Transcriptional regulation by STAT1 and STAT2 in the interferon JAK-STAT pathway

Abstract

STAT1 and STAT2 proteins are key mediators of type I and type III interferon (IFN) signaling, and are essential components of the cellular antiviral response and adaptive immunity. They associate with IFN regulatory factor 9 (IRF9) to form a heterotrimeric transcription factor complex known as ISGF3. The regulation of IFN-stimulated gene (ISG) expression has served as a model of JAK-STAT signaling and mammalian transcriptional regulation, but to date has primarily been analyzed at the single gene level. While many aspects of ISGF3-mediated gene regulation are thought to be common features applicable to several ISGs, there are also many reports of distinct cases of non-canonical STAT1 or STAT2 signaling events and distinct patterns of co-regulators that contribute to gene-specific transcription.
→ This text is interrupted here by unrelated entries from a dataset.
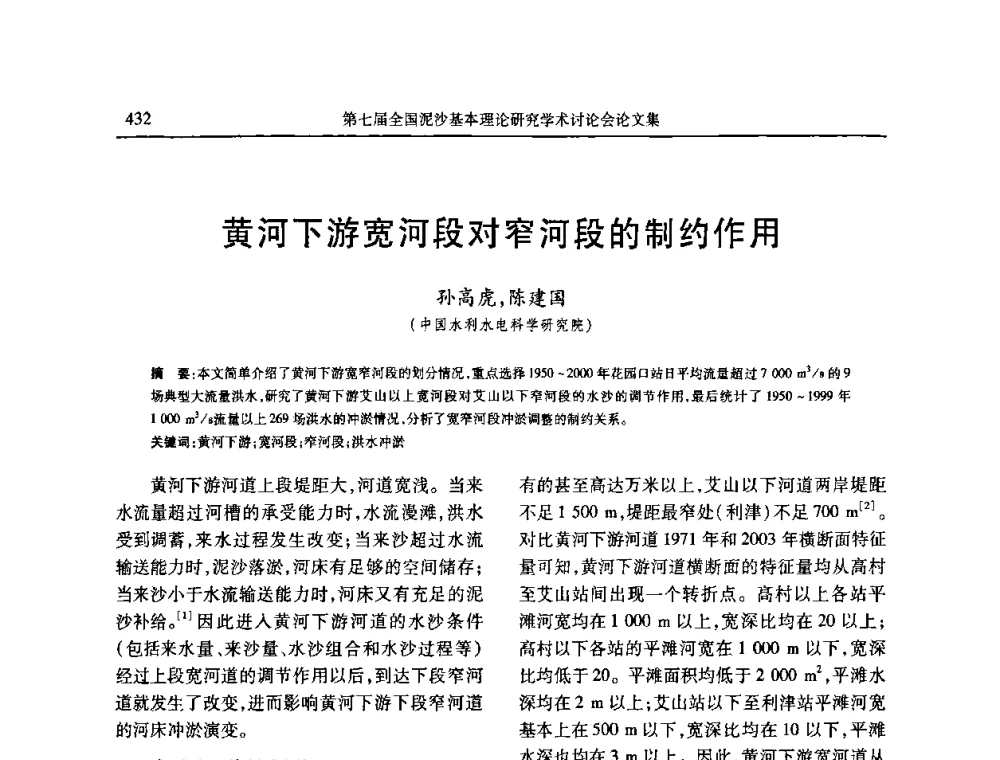 黄河下游宽河段对窄河段的制约作用 - 第七届全国泥沙基本理论研究学术讨论会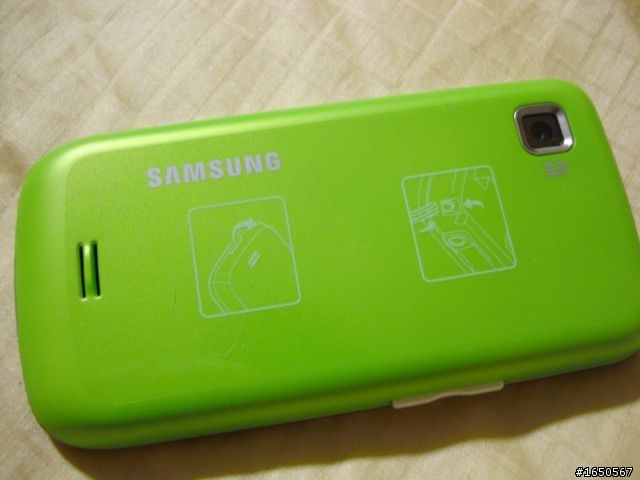 i5700開箱，萬元以下android手機選擇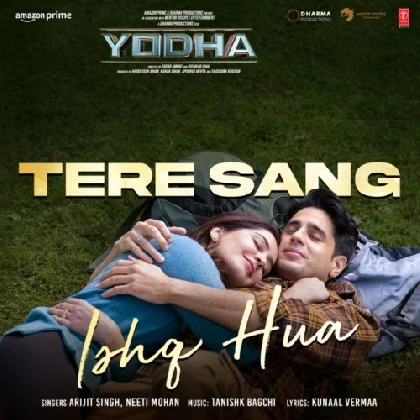 Tere Sang Ishq Hua (Yodha) Ringtone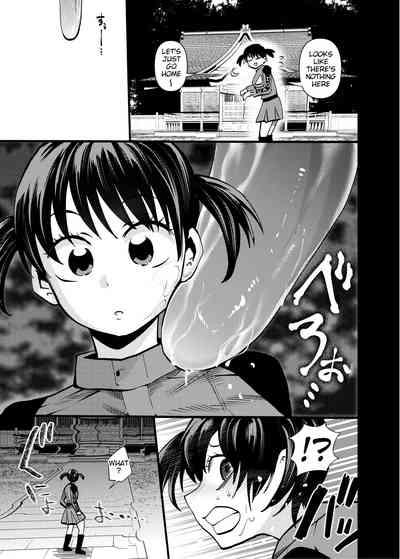Obake wa Pink Suki | Obake Likes Pink 7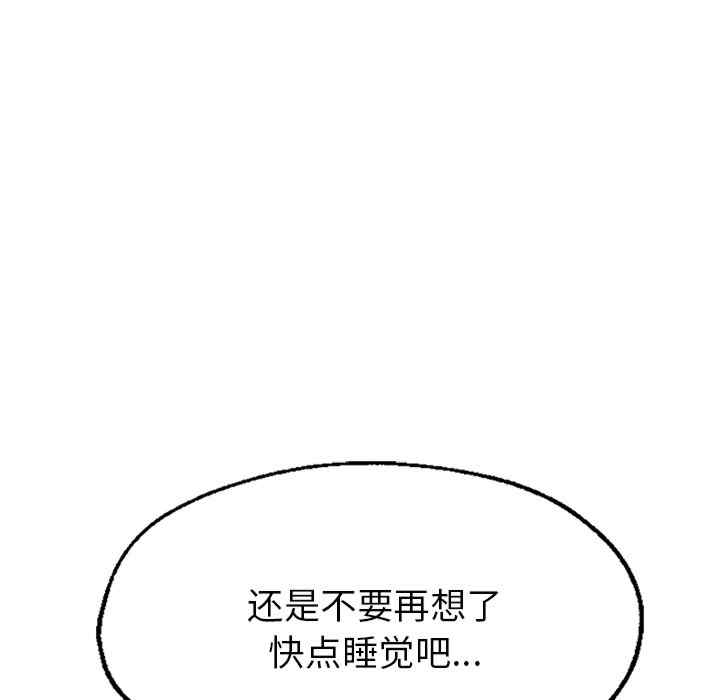 第191张
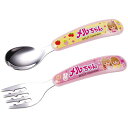 メルちゃん 食洗機対応 ステンレス製スプーン&フォーク スケーター
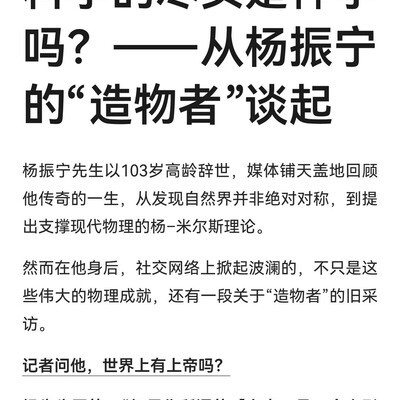 科学尽头是哲学与美学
Recent genome-wide studies have begun to uncover a more complete profile of ISG regulation, moving toward a genome-wide understanding of general mechanisms that underlie gene-specific behaviors.

Keywords: STAT1; STAT2; genome-wide; interferon; transcriptional regulation.
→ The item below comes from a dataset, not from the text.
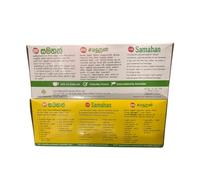 Tisane Samahan Herbal ayurveda Ayurvedic naturel thé, bonne et efficace Prévention et soulager les rhumes et erkältungsbedingten symptômes, 200 Sachets Plus 4 G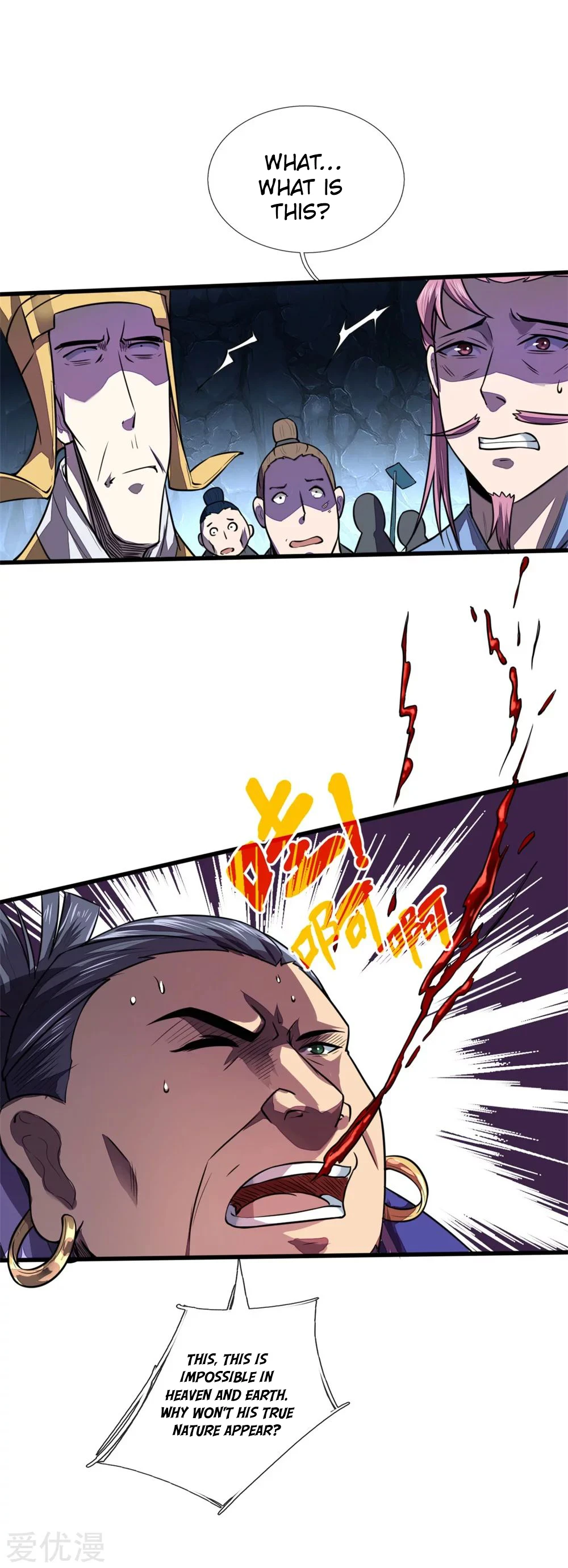 Shenwu Tianzun Chapter 124, page 22 of 24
Figure 1. Diagrammatic representation of transcription regulation in response to IFN stimulation. (A) Binding of type I or type III IFN to their cognate receptors initiates a signaling cascade that results in phosphorylation and heterodimerization of STAT1 and STAT2 and association with IRF9 to form the active transcription factor complex ISGF3. (B) STAT1 and STAT2 primarily associate to form ISGF3, but have also been reported to form other transcription factor complexes in response to IFN stimulation. These include AAF/GAF, U-STAT1, a STAT2/IRF9 complex, and ISGF3^II. AAF/GAF has been widely reported to form in response to IFNα stimulation but the other complexes are less well understood. Accumulation of U-STAT1 has been shown to regulate ISG transcription; however, the structure and composition of the active transcription factor are not yet known. A STAT2/IRF9 complex has been reported to be transcriptionally active when overexpressed and ISGF3^II has been identified in a single cell line. (C) ISGF3, the canonical transcription factor, regulates the transcription of many ISGs. However, the co-regulators necessary for gene expression vary from gene to gene. Three ISGs, ISG54, 9–27, and ISG15, are depicted here along with their gene-specific co-regulators as examples of the differential regulation in the IFN pathway.
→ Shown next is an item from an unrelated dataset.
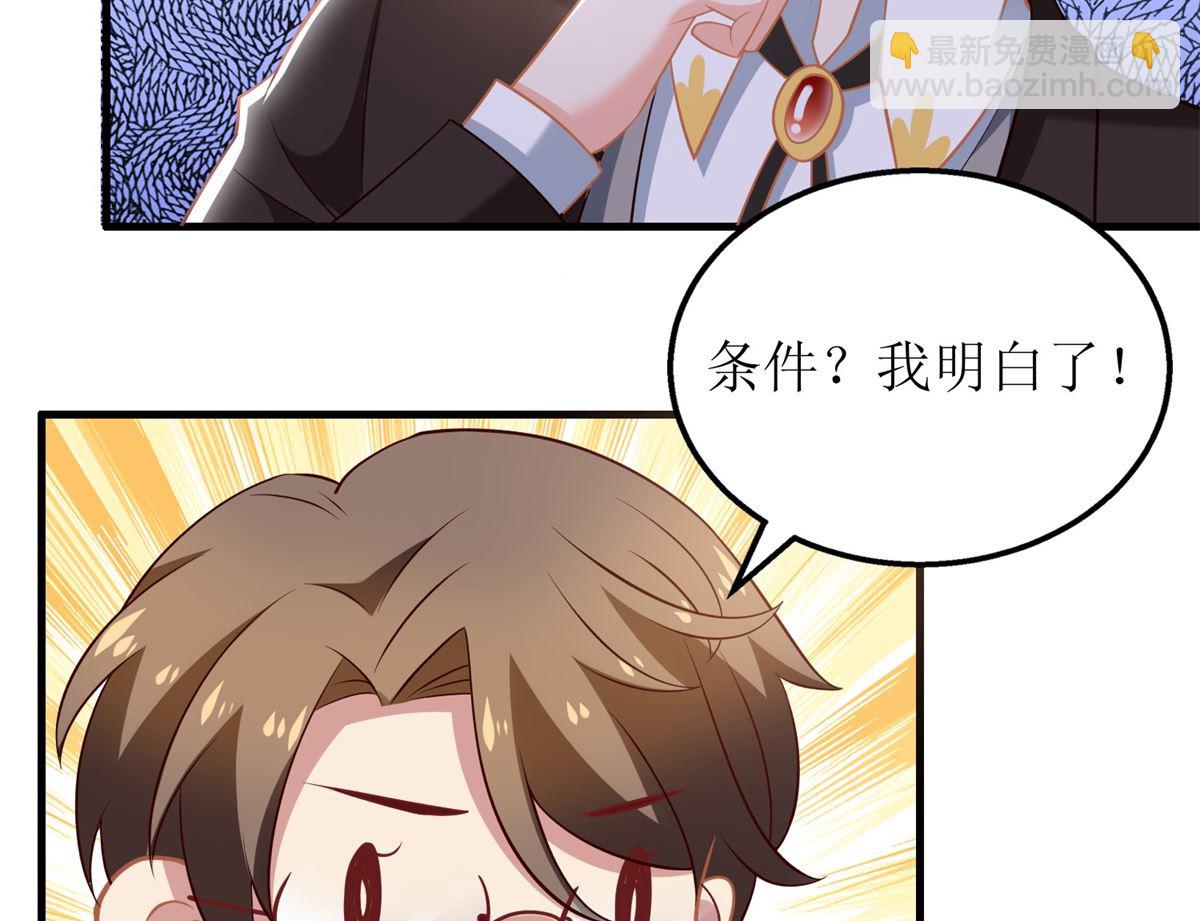 第295话 引蛇出洞(1/2)-第296话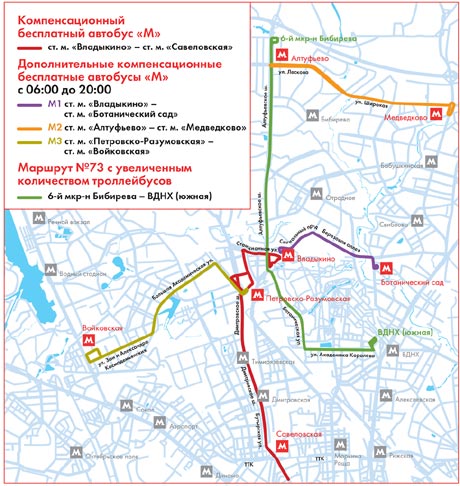 Схема метро схема наземного транспорта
Figure 2. ChIP-seq profile at ISG54, RUTBC3 and an unannotated locus. Sequence tag density signals from ENCODE ChIP-seq data sets are shown for untreated, 30 min IFNα-stimulated or 6 h IFNα-stimulated K562 cells (black) and GM12878 cells (gray). STAT1 and STAT2 occupancy is shown in the top portion at ISG54, a classical ISG (A), RUTBC3, a gene upregulated by IFNα (B) and an unannotated locus on chromosome 2 at position 146 449 900–146 451 900 (C). Co-occupancy at these loci by IRF1, c-Myc and c-Jun, is shown in the bottom portion of the figure. The individual tracks were auto-scaled to allow visualization of the binding pattern, especially when the signal differs drastically between loci. *Indicates data was not generated from the same experiment as the IFNα-stimulated data.